Document:

Begin

Apache Pulsar | Data Ecosystem Wiki

Public Preview · May 18–Jun 5 NEW: Opus 4.8 is now available in Ana →

Contents

Apache Pulsar

Apache Pulsar is a distributed messaging and streaming platform created at Yahoo in 2012-2013. Open-sourced in 2016 and an Apache top-level project since 2018, it is the most architecturally interesting Kafka alternative -- separating compute from storage via Apache BookKeeper -- and the most widely ignored outside of a handful of large adopters.

Apache Pulsar is a distributed messaging and streaming platform that does most of what Kafka does, plus some things Kafka does not, with an architecture many engineers consider cleaner. It was born at Yahoo in 2012-2013 to solve a messaging problem at Yahoo's scale — not just "high throughput," but "thousands of internal teams sharing one messaging system without stepping on each other." That multi-tenant origin shaped Pulsar's design in ways that still distinguish it from Kafka today.

This page is about the open-source project governed by the Apache Software Foundation. The commercial company founded by Pulsar's creators — the one that sells managed Pulsar — is StreamNative, and it has its own page.

End

Material shown:
Begin

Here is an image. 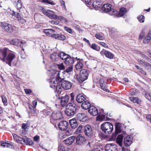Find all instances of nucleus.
<instances>
[{
    "instance_id": "nucleus-16",
    "label": "nucleus",
    "mask_w": 151,
    "mask_h": 151,
    "mask_svg": "<svg viewBox=\"0 0 151 151\" xmlns=\"http://www.w3.org/2000/svg\"><path fill=\"white\" fill-rule=\"evenodd\" d=\"M10 43L12 45L20 47H22L23 45L25 44L24 41L17 39H14L11 40L10 41Z\"/></svg>"
},
{
    "instance_id": "nucleus-55",
    "label": "nucleus",
    "mask_w": 151,
    "mask_h": 151,
    "mask_svg": "<svg viewBox=\"0 0 151 151\" xmlns=\"http://www.w3.org/2000/svg\"><path fill=\"white\" fill-rule=\"evenodd\" d=\"M99 44L102 46L108 48V46L107 44H106L105 43L102 42H99Z\"/></svg>"
},
{
    "instance_id": "nucleus-23",
    "label": "nucleus",
    "mask_w": 151,
    "mask_h": 151,
    "mask_svg": "<svg viewBox=\"0 0 151 151\" xmlns=\"http://www.w3.org/2000/svg\"><path fill=\"white\" fill-rule=\"evenodd\" d=\"M77 119L81 122H85L88 119V117L84 113H78L77 114Z\"/></svg>"
},
{
    "instance_id": "nucleus-9",
    "label": "nucleus",
    "mask_w": 151,
    "mask_h": 151,
    "mask_svg": "<svg viewBox=\"0 0 151 151\" xmlns=\"http://www.w3.org/2000/svg\"><path fill=\"white\" fill-rule=\"evenodd\" d=\"M101 127L102 130L106 134L111 133L113 130V125L109 122L103 123L101 125Z\"/></svg>"
},
{
    "instance_id": "nucleus-45",
    "label": "nucleus",
    "mask_w": 151,
    "mask_h": 151,
    "mask_svg": "<svg viewBox=\"0 0 151 151\" xmlns=\"http://www.w3.org/2000/svg\"><path fill=\"white\" fill-rule=\"evenodd\" d=\"M1 98L2 102L4 103V105L6 106L7 105L6 103L7 102V99L5 96L4 95L1 96Z\"/></svg>"
},
{
    "instance_id": "nucleus-58",
    "label": "nucleus",
    "mask_w": 151,
    "mask_h": 151,
    "mask_svg": "<svg viewBox=\"0 0 151 151\" xmlns=\"http://www.w3.org/2000/svg\"><path fill=\"white\" fill-rule=\"evenodd\" d=\"M64 29L65 31L68 32L69 33H71L72 32V29L69 27H65L64 28Z\"/></svg>"
},
{
    "instance_id": "nucleus-39",
    "label": "nucleus",
    "mask_w": 151,
    "mask_h": 151,
    "mask_svg": "<svg viewBox=\"0 0 151 151\" xmlns=\"http://www.w3.org/2000/svg\"><path fill=\"white\" fill-rule=\"evenodd\" d=\"M120 126V124H117L115 126V133L116 134L120 133L121 131Z\"/></svg>"
},
{
    "instance_id": "nucleus-56",
    "label": "nucleus",
    "mask_w": 151,
    "mask_h": 151,
    "mask_svg": "<svg viewBox=\"0 0 151 151\" xmlns=\"http://www.w3.org/2000/svg\"><path fill=\"white\" fill-rule=\"evenodd\" d=\"M85 1L86 4L90 5L92 2V0H85Z\"/></svg>"
},
{
    "instance_id": "nucleus-27",
    "label": "nucleus",
    "mask_w": 151,
    "mask_h": 151,
    "mask_svg": "<svg viewBox=\"0 0 151 151\" xmlns=\"http://www.w3.org/2000/svg\"><path fill=\"white\" fill-rule=\"evenodd\" d=\"M90 103L88 101H86L83 102L81 104L82 108L84 109H87L91 106Z\"/></svg>"
},
{
    "instance_id": "nucleus-14",
    "label": "nucleus",
    "mask_w": 151,
    "mask_h": 151,
    "mask_svg": "<svg viewBox=\"0 0 151 151\" xmlns=\"http://www.w3.org/2000/svg\"><path fill=\"white\" fill-rule=\"evenodd\" d=\"M100 54L101 55H105L106 58L110 59H113L115 56L113 53L104 49L101 51Z\"/></svg>"
},
{
    "instance_id": "nucleus-36",
    "label": "nucleus",
    "mask_w": 151,
    "mask_h": 151,
    "mask_svg": "<svg viewBox=\"0 0 151 151\" xmlns=\"http://www.w3.org/2000/svg\"><path fill=\"white\" fill-rule=\"evenodd\" d=\"M43 32L45 34L49 36L52 35L54 32V31L51 29H44L43 31Z\"/></svg>"
},
{
    "instance_id": "nucleus-24",
    "label": "nucleus",
    "mask_w": 151,
    "mask_h": 151,
    "mask_svg": "<svg viewBox=\"0 0 151 151\" xmlns=\"http://www.w3.org/2000/svg\"><path fill=\"white\" fill-rule=\"evenodd\" d=\"M12 135L14 140L17 142L22 144L23 142H26L27 141V139L20 137L16 134H13Z\"/></svg>"
},
{
    "instance_id": "nucleus-26",
    "label": "nucleus",
    "mask_w": 151,
    "mask_h": 151,
    "mask_svg": "<svg viewBox=\"0 0 151 151\" xmlns=\"http://www.w3.org/2000/svg\"><path fill=\"white\" fill-rule=\"evenodd\" d=\"M75 138L74 136L70 137L64 140L65 143L67 145H70L74 141Z\"/></svg>"
},
{
    "instance_id": "nucleus-46",
    "label": "nucleus",
    "mask_w": 151,
    "mask_h": 151,
    "mask_svg": "<svg viewBox=\"0 0 151 151\" xmlns=\"http://www.w3.org/2000/svg\"><path fill=\"white\" fill-rule=\"evenodd\" d=\"M58 151H65V149L64 146L60 144L58 147Z\"/></svg>"
},
{
    "instance_id": "nucleus-34",
    "label": "nucleus",
    "mask_w": 151,
    "mask_h": 151,
    "mask_svg": "<svg viewBox=\"0 0 151 151\" xmlns=\"http://www.w3.org/2000/svg\"><path fill=\"white\" fill-rule=\"evenodd\" d=\"M127 12V9L124 8H121L120 10L119 13L116 16L121 17L125 14Z\"/></svg>"
},
{
    "instance_id": "nucleus-19",
    "label": "nucleus",
    "mask_w": 151,
    "mask_h": 151,
    "mask_svg": "<svg viewBox=\"0 0 151 151\" xmlns=\"http://www.w3.org/2000/svg\"><path fill=\"white\" fill-rule=\"evenodd\" d=\"M63 118L62 113L60 111L53 112L51 115V119H60Z\"/></svg>"
},
{
    "instance_id": "nucleus-13",
    "label": "nucleus",
    "mask_w": 151,
    "mask_h": 151,
    "mask_svg": "<svg viewBox=\"0 0 151 151\" xmlns=\"http://www.w3.org/2000/svg\"><path fill=\"white\" fill-rule=\"evenodd\" d=\"M84 131L85 134L88 137H91L93 134V129L90 125L87 124L85 126Z\"/></svg>"
},
{
    "instance_id": "nucleus-17",
    "label": "nucleus",
    "mask_w": 151,
    "mask_h": 151,
    "mask_svg": "<svg viewBox=\"0 0 151 151\" xmlns=\"http://www.w3.org/2000/svg\"><path fill=\"white\" fill-rule=\"evenodd\" d=\"M106 151H118L116 145L113 144H109L106 145L105 147Z\"/></svg>"
},
{
    "instance_id": "nucleus-52",
    "label": "nucleus",
    "mask_w": 151,
    "mask_h": 151,
    "mask_svg": "<svg viewBox=\"0 0 151 151\" xmlns=\"http://www.w3.org/2000/svg\"><path fill=\"white\" fill-rule=\"evenodd\" d=\"M57 66L59 69L60 70H64L65 68V67L64 66L63 64L62 63L60 64H58Z\"/></svg>"
},
{
    "instance_id": "nucleus-3",
    "label": "nucleus",
    "mask_w": 151,
    "mask_h": 151,
    "mask_svg": "<svg viewBox=\"0 0 151 151\" xmlns=\"http://www.w3.org/2000/svg\"><path fill=\"white\" fill-rule=\"evenodd\" d=\"M50 87L54 89H55L56 91L58 93L60 94L62 91V88H61V82L58 81L56 78L54 76L51 77L49 81Z\"/></svg>"
},
{
    "instance_id": "nucleus-61",
    "label": "nucleus",
    "mask_w": 151,
    "mask_h": 151,
    "mask_svg": "<svg viewBox=\"0 0 151 151\" xmlns=\"http://www.w3.org/2000/svg\"><path fill=\"white\" fill-rule=\"evenodd\" d=\"M60 2L61 3V5L62 6L63 8H65V2H64V1L62 0H61V1H60Z\"/></svg>"
},
{
    "instance_id": "nucleus-4",
    "label": "nucleus",
    "mask_w": 151,
    "mask_h": 151,
    "mask_svg": "<svg viewBox=\"0 0 151 151\" xmlns=\"http://www.w3.org/2000/svg\"><path fill=\"white\" fill-rule=\"evenodd\" d=\"M77 106L74 103H69L66 106V109L65 113L66 115L68 116H70L74 115Z\"/></svg>"
},
{
    "instance_id": "nucleus-6",
    "label": "nucleus",
    "mask_w": 151,
    "mask_h": 151,
    "mask_svg": "<svg viewBox=\"0 0 151 151\" xmlns=\"http://www.w3.org/2000/svg\"><path fill=\"white\" fill-rule=\"evenodd\" d=\"M58 56L61 59L65 60L64 63L67 65H72L74 62L73 58L63 52H60L58 54Z\"/></svg>"
},
{
    "instance_id": "nucleus-53",
    "label": "nucleus",
    "mask_w": 151,
    "mask_h": 151,
    "mask_svg": "<svg viewBox=\"0 0 151 151\" xmlns=\"http://www.w3.org/2000/svg\"><path fill=\"white\" fill-rule=\"evenodd\" d=\"M100 86L101 89L104 91L107 92H109V91L106 88V86L105 84L103 85H101Z\"/></svg>"
},
{
    "instance_id": "nucleus-11",
    "label": "nucleus",
    "mask_w": 151,
    "mask_h": 151,
    "mask_svg": "<svg viewBox=\"0 0 151 151\" xmlns=\"http://www.w3.org/2000/svg\"><path fill=\"white\" fill-rule=\"evenodd\" d=\"M1 26L4 31L9 33H12L13 32L15 27L5 22H1Z\"/></svg>"
},
{
    "instance_id": "nucleus-2",
    "label": "nucleus",
    "mask_w": 151,
    "mask_h": 151,
    "mask_svg": "<svg viewBox=\"0 0 151 151\" xmlns=\"http://www.w3.org/2000/svg\"><path fill=\"white\" fill-rule=\"evenodd\" d=\"M88 111L90 114L93 116H95L98 114L96 117V120L100 121L105 120L107 117V112H104L103 109H101L98 112L97 109L93 106H91L89 108Z\"/></svg>"
},
{
    "instance_id": "nucleus-30",
    "label": "nucleus",
    "mask_w": 151,
    "mask_h": 151,
    "mask_svg": "<svg viewBox=\"0 0 151 151\" xmlns=\"http://www.w3.org/2000/svg\"><path fill=\"white\" fill-rule=\"evenodd\" d=\"M69 123L70 126L73 128H75L78 126V124L75 119L73 118L70 120L69 121Z\"/></svg>"
},
{
    "instance_id": "nucleus-7",
    "label": "nucleus",
    "mask_w": 151,
    "mask_h": 151,
    "mask_svg": "<svg viewBox=\"0 0 151 151\" xmlns=\"http://www.w3.org/2000/svg\"><path fill=\"white\" fill-rule=\"evenodd\" d=\"M49 73L52 76H54L57 79L58 81L60 82L62 81L65 78L64 73L63 72L60 70H50L49 71Z\"/></svg>"
},
{
    "instance_id": "nucleus-62",
    "label": "nucleus",
    "mask_w": 151,
    "mask_h": 151,
    "mask_svg": "<svg viewBox=\"0 0 151 151\" xmlns=\"http://www.w3.org/2000/svg\"><path fill=\"white\" fill-rule=\"evenodd\" d=\"M19 21L22 23H24L26 22L25 20L23 19L22 17Z\"/></svg>"
},
{
    "instance_id": "nucleus-41",
    "label": "nucleus",
    "mask_w": 151,
    "mask_h": 151,
    "mask_svg": "<svg viewBox=\"0 0 151 151\" xmlns=\"http://www.w3.org/2000/svg\"><path fill=\"white\" fill-rule=\"evenodd\" d=\"M58 55L56 53H54L53 54H51L50 55V58L52 61H55L57 60V58Z\"/></svg>"
},
{
    "instance_id": "nucleus-29",
    "label": "nucleus",
    "mask_w": 151,
    "mask_h": 151,
    "mask_svg": "<svg viewBox=\"0 0 151 151\" xmlns=\"http://www.w3.org/2000/svg\"><path fill=\"white\" fill-rule=\"evenodd\" d=\"M123 136L121 134L119 135L116 139V143L120 146L122 147V145Z\"/></svg>"
},
{
    "instance_id": "nucleus-49",
    "label": "nucleus",
    "mask_w": 151,
    "mask_h": 151,
    "mask_svg": "<svg viewBox=\"0 0 151 151\" xmlns=\"http://www.w3.org/2000/svg\"><path fill=\"white\" fill-rule=\"evenodd\" d=\"M73 132L72 130L70 129H68L65 132V134L66 135L69 136L72 134Z\"/></svg>"
},
{
    "instance_id": "nucleus-63",
    "label": "nucleus",
    "mask_w": 151,
    "mask_h": 151,
    "mask_svg": "<svg viewBox=\"0 0 151 151\" xmlns=\"http://www.w3.org/2000/svg\"><path fill=\"white\" fill-rule=\"evenodd\" d=\"M40 138V137L38 136H36L34 137V140L35 141H37L39 140Z\"/></svg>"
},
{
    "instance_id": "nucleus-15",
    "label": "nucleus",
    "mask_w": 151,
    "mask_h": 151,
    "mask_svg": "<svg viewBox=\"0 0 151 151\" xmlns=\"http://www.w3.org/2000/svg\"><path fill=\"white\" fill-rule=\"evenodd\" d=\"M133 138L131 135H127L124 138V143L126 147L130 146L133 142Z\"/></svg>"
},
{
    "instance_id": "nucleus-54",
    "label": "nucleus",
    "mask_w": 151,
    "mask_h": 151,
    "mask_svg": "<svg viewBox=\"0 0 151 151\" xmlns=\"http://www.w3.org/2000/svg\"><path fill=\"white\" fill-rule=\"evenodd\" d=\"M145 96L148 100L150 101L151 100V96L149 93H146L145 95Z\"/></svg>"
},
{
    "instance_id": "nucleus-44",
    "label": "nucleus",
    "mask_w": 151,
    "mask_h": 151,
    "mask_svg": "<svg viewBox=\"0 0 151 151\" xmlns=\"http://www.w3.org/2000/svg\"><path fill=\"white\" fill-rule=\"evenodd\" d=\"M138 21L141 23L144 22L145 21V17L143 15H140L137 17Z\"/></svg>"
},
{
    "instance_id": "nucleus-38",
    "label": "nucleus",
    "mask_w": 151,
    "mask_h": 151,
    "mask_svg": "<svg viewBox=\"0 0 151 151\" xmlns=\"http://www.w3.org/2000/svg\"><path fill=\"white\" fill-rule=\"evenodd\" d=\"M130 100L134 103H137L138 104H140L141 103L140 100L137 97H129Z\"/></svg>"
},
{
    "instance_id": "nucleus-64",
    "label": "nucleus",
    "mask_w": 151,
    "mask_h": 151,
    "mask_svg": "<svg viewBox=\"0 0 151 151\" xmlns=\"http://www.w3.org/2000/svg\"><path fill=\"white\" fill-rule=\"evenodd\" d=\"M121 151H130V150L128 149L123 147L122 148Z\"/></svg>"
},
{
    "instance_id": "nucleus-42",
    "label": "nucleus",
    "mask_w": 151,
    "mask_h": 151,
    "mask_svg": "<svg viewBox=\"0 0 151 151\" xmlns=\"http://www.w3.org/2000/svg\"><path fill=\"white\" fill-rule=\"evenodd\" d=\"M99 79L96 78L94 80V81L95 83H97L99 82V83L100 84V86L101 85H103L105 83H104V79L102 78H100L99 79V81H98Z\"/></svg>"
},
{
    "instance_id": "nucleus-57",
    "label": "nucleus",
    "mask_w": 151,
    "mask_h": 151,
    "mask_svg": "<svg viewBox=\"0 0 151 151\" xmlns=\"http://www.w3.org/2000/svg\"><path fill=\"white\" fill-rule=\"evenodd\" d=\"M21 15V14H19L18 13H16V14L15 17L17 18L18 20H19L22 17Z\"/></svg>"
},
{
    "instance_id": "nucleus-20",
    "label": "nucleus",
    "mask_w": 151,
    "mask_h": 151,
    "mask_svg": "<svg viewBox=\"0 0 151 151\" xmlns=\"http://www.w3.org/2000/svg\"><path fill=\"white\" fill-rule=\"evenodd\" d=\"M68 123L66 121H62L58 124V127L62 130H64L67 129L68 127Z\"/></svg>"
},
{
    "instance_id": "nucleus-1",
    "label": "nucleus",
    "mask_w": 151,
    "mask_h": 151,
    "mask_svg": "<svg viewBox=\"0 0 151 151\" xmlns=\"http://www.w3.org/2000/svg\"><path fill=\"white\" fill-rule=\"evenodd\" d=\"M16 58L14 53L7 48L0 49V58L3 61L6 62L10 66L12 62Z\"/></svg>"
},
{
    "instance_id": "nucleus-37",
    "label": "nucleus",
    "mask_w": 151,
    "mask_h": 151,
    "mask_svg": "<svg viewBox=\"0 0 151 151\" xmlns=\"http://www.w3.org/2000/svg\"><path fill=\"white\" fill-rule=\"evenodd\" d=\"M83 67V65L82 62L79 60L77 63L75 65V68L77 70H80Z\"/></svg>"
},
{
    "instance_id": "nucleus-60",
    "label": "nucleus",
    "mask_w": 151,
    "mask_h": 151,
    "mask_svg": "<svg viewBox=\"0 0 151 151\" xmlns=\"http://www.w3.org/2000/svg\"><path fill=\"white\" fill-rule=\"evenodd\" d=\"M37 101L36 100L33 101L32 102L33 107L34 109L35 108L37 105Z\"/></svg>"
},
{
    "instance_id": "nucleus-8",
    "label": "nucleus",
    "mask_w": 151,
    "mask_h": 151,
    "mask_svg": "<svg viewBox=\"0 0 151 151\" xmlns=\"http://www.w3.org/2000/svg\"><path fill=\"white\" fill-rule=\"evenodd\" d=\"M42 12L45 15L51 19L62 20L63 19V17L57 16L54 12L51 10L44 9Z\"/></svg>"
},
{
    "instance_id": "nucleus-10",
    "label": "nucleus",
    "mask_w": 151,
    "mask_h": 151,
    "mask_svg": "<svg viewBox=\"0 0 151 151\" xmlns=\"http://www.w3.org/2000/svg\"><path fill=\"white\" fill-rule=\"evenodd\" d=\"M54 98L55 99V100H53V102L55 103H57L59 102H60L61 106H63L68 102L69 96L68 95H65V96L62 97L61 100L57 96H55Z\"/></svg>"
},
{
    "instance_id": "nucleus-32",
    "label": "nucleus",
    "mask_w": 151,
    "mask_h": 151,
    "mask_svg": "<svg viewBox=\"0 0 151 151\" xmlns=\"http://www.w3.org/2000/svg\"><path fill=\"white\" fill-rule=\"evenodd\" d=\"M29 127L28 124L27 123L26 124L23 123L22 124V133L23 135H24L27 132V129Z\"/></svg>"
},
{
    "instance_id": "nucleus-59",
    "label": "nucleus",
    "mask_w": 151,
    "mask_h": 151,
    "mask_svg": "<svg viewBox=\"0 0 151 151\" xmlns=\"http://www.w3.org/2000/svg\"><path fill=\"white\" fill-rule=\"evenodd\" d=\"M50 22L52 24H58L59 23V22L58 21H55L53 20H52L50 21Z\"/></svg>"
},
{
    "instance_id": "nucleus-25",
    "label": "nucleus",
    "mask_w": 151,
    "mask_h": 151,
    "mask_svg": "<svg viewBox=\"0 0 151 151\" xmlns=\"http://www.w3.org/2000/svg\"><path fill=\"white\" fill-rule=\"evenodd\" d=\"M51 36L56 39L61 40H64L65 39V37L64 35L60 34H53Z\"/></svg>"
},
{
    "instance_id": "nucleus-43",
    "label": "nucleus",
    "mask_w": 151,
    "mask_h": 151,
    "mask_svg": "<svg viewBox=\"0 0 151 151\" xmlns=\"http://www.w3.org/2000/svg\"><path fill=\"white\" fill-rule=\"evenodd\" d=\"M40 1L44 3H47L51 5H55V3L52 1L50 0H39Z\"/></svg>"
},
{
    "instance_id": "nucleus-33",
    "label": "nucleus",
    "mask_w": 151,
    "mask_h": 151,
    "mask_svg": "<svg viewBox=\"0 0 151 151\" xmlns=\"http://www.w3.org/2000/svg\"><path fill=\"white\" fill-rule=\"evenodd\" d=\"M138 61L141 64L144 66L145 67H147L148 68L151 70V65H150L149 63L145 62V61L139 59H138Z\"/></svg>"
},
{
    "instance_id": "nucleus-5",
    "label": "nucleus",
    "mask_w": 151,
    "mask_h": 151,
    "mask_svg": "<svg viewBox=\"0 0 151 151\" xmlns=\"http://www.w3.org/2000/svg\"><path fill=\"white\" fill-rule=\"evenodd\" d=\"M101 9L103 12L108 13L110 15L116 16L118 14V12L111 8V5L108 4L103 5Z\"/></svg>"
},
{
    "instance_id": "nucleus-40",
    "label": "nucleus",
    "mask_w": 151,
    "mask_h": 151,
    "mask_svg": "<svg viewBox=\"0 0 151 151\" xmlns=\"http://www.w3.org/2000/svg\"><path fill=\"white\" fill-rule=\"evenodd\" d=\"M151 39L149 37H146L143 40V42L144 44L148 43V44L150 45H151V42L150 40Z\"/></svg>"
},
{
    "instance_id": "nucleus-22",
    "label": "nucleus",
    "mask_w": 151,
    "mask_h": 151,
    "mask_svg": "<svg viewBox=\"0 0 151 151\" xmlns=\"http://www.w3.org/2000/svg\"><path fill=\"white\" fill-rule=\"evenodd\" d=\"M102 4V2L101 0H95L93 3L92 6L96 10H97L100 8Z\"/></svg>"
},
{
    "instance_id": "nucleus-28",
    "label": "nucleus",
    "mask_w": 151,
    "mask_h": 151,
    "mask_svg": "<svg viewBox=\"0 0 151 151\" xmlns=\"http://www.w3.org/2000/svg\"><path fill=\"white\" fill-rule=\"evenodd\" d=\"M86 99V98L81 94H78L76 97V100L79 103L83 102Z\"/></svg>"
},
{
    "instance_id": "nucleus-51",
    "label": "nucleus",
    "mask_w": 151,
    "mask_h": 151,
    "mask_svg": "<svg viewBox=\"0 0 151 151\" xmlns=\"http://www.w3.org/2000/svg\"><path fill=\"white\" fill-rule=\"evenodd\" d=\"M96 37L99 40H102L104 39V37L99 34H96L95 35Z\"/></svg>"
},
{
    "instance_id": "nucleus-50",
    "label": "nucleus",
    "mask_w": 151,
    "mask_h": 151,
    "mask_svg": "<svg viewBox=\"0 0 151 151\" xmlns=\"http://www.w3.org/2000/svg\"><path fill=\"white\" fill-rule=\"evenodd\" d=\"M82 126L80 125L77 128L76 132L77 134L81 132L82 131Z\"/></svg>"
},
{
    "instance_id": "nucleus-35",
    "label": "nucleus",
    "mask_w": 151,
    "mask_h": 151,
    "mask_svg": "<svg viewBox=\"0 0 151 151\" xmlns=\"http://www.w3.org/2000/svg\"><path fill=\"white\" fill-rule=\"evenodd\" d=\"M14 4L16 5V8L18 9H19V10H20L22 7V4L20 0H18L17 1H15ZM19 12L21 13V11L20 10H19Z\"/></svg>"
},
{
    "instance_id": "nucleus-18",
    "label": "nucleus",
    "mask_w": 151,
    "mask_h": 151,
    "mask_svg": "<svg viewBox=\"0 0 151 151\" xmlns=\"http://www.w3.org/2000/svg\"><path fill=\"white\" fill-rule=\"evenodd\" d=\"M76 143L78 145H82L86 141V139L84 136L79 134L76 138Z\"/></svg>"
},
{
    "instance_id": "nucleus-12",
    "label": "nucleus",
    "mask_w": 151,
    "mask_h": 151,
    "mask_svg": "<svg viewBox=\"0 0 151 151\" xmlns=\"http://www.w3.org/2000/svg\"><path fill=\"white\" fill-rule=\"evenodd\" d=\"M88 73L87 71L85 69H83L80 71V75L78 78V81L82 83L88 78Z\"/></svg>"
},
{
    "instance_id": "nucleus-47",
    "label": "nucleus",
    "mask_w": 151,
    "mask_h": 151,
    "mask_svg": "<svg viewBox=\"0 0 151 151\" xmlns=\"http://www.w3.org/2000/svg\"><path fill=\"white\" fill-rule=\"evenodd\" d=\"M91 48L97 51H99L100 50L99 47L96 45L95 44H92Z\"/></svg>"
},
{
    "instance_id": "nucleus-31",
    "label": "nucleus",
    "mask_w": 151,
    "mask_h": 151,
    "mask_svg": "<svg viewBox=\"0 0 151 151\" xmlns=\"http://www.w3.org/2000/svg\"><path fill=\"white\" fill-rule=\"evenodd\" d=\"M1 145L4 147H7L11 149H14V146L12 145L11 143L6 142L1 143Z\"/></svg>"
},
{
    "instance_id": "nucleus-21",
    "label": "nucleus",
    "mask_w": 151,
    "mask_h": 151,
    "mask_svg": "<svg viewBox=\"0 0 151 151\" xmlns=\"http://www.w3.org/2000/svg\"><path fill=\"white\" fill-rule=\"evenodd\" d=\"M61 88L67 90L70 89L72 86L71 82L68 81H62L61 84Z\"/></svg>"
},
{
    "instance_id": "nucleus-48",
    "label": "nucleus",
    "mask_w": 151,
    "mask_h": 151,
    "mask_svg": "<svg viewBox=\"0 0 151 151\" xmlns=\"http://www.w3.org/2000/svg\"><path fill=\"white\" fill-rule=\"evenodd\" d=\"M70 66L68 67L64 72H66L67 73H69L73 69V66L72 65H69Z\"/></svg>"
}]
</instances>
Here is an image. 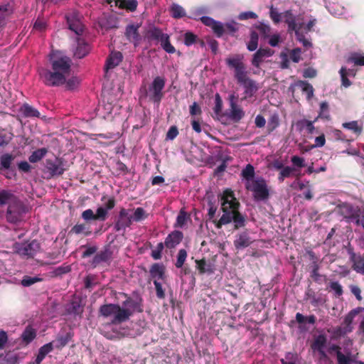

End

Problems:
[1] Summarize the Apache Pulsar page in two sentences.
[2] According to the Apache Pulsar page, what is the name of the company founded by Pulsar's creators that sells managed Pulsar?

Answers given:
[1] Apache Pulsar is a distributed messaging and streaming platform that was created at Yahoo in 2012-2013, open-sourced in 2016, and made an Apache top-level project in 2018. It separates compute from storage through Apache BookKeeper, and its origin as a multi-tenant system shared by thousands of Yahoo teams still distinguishes its design from Kafka.

[2] StreamNative.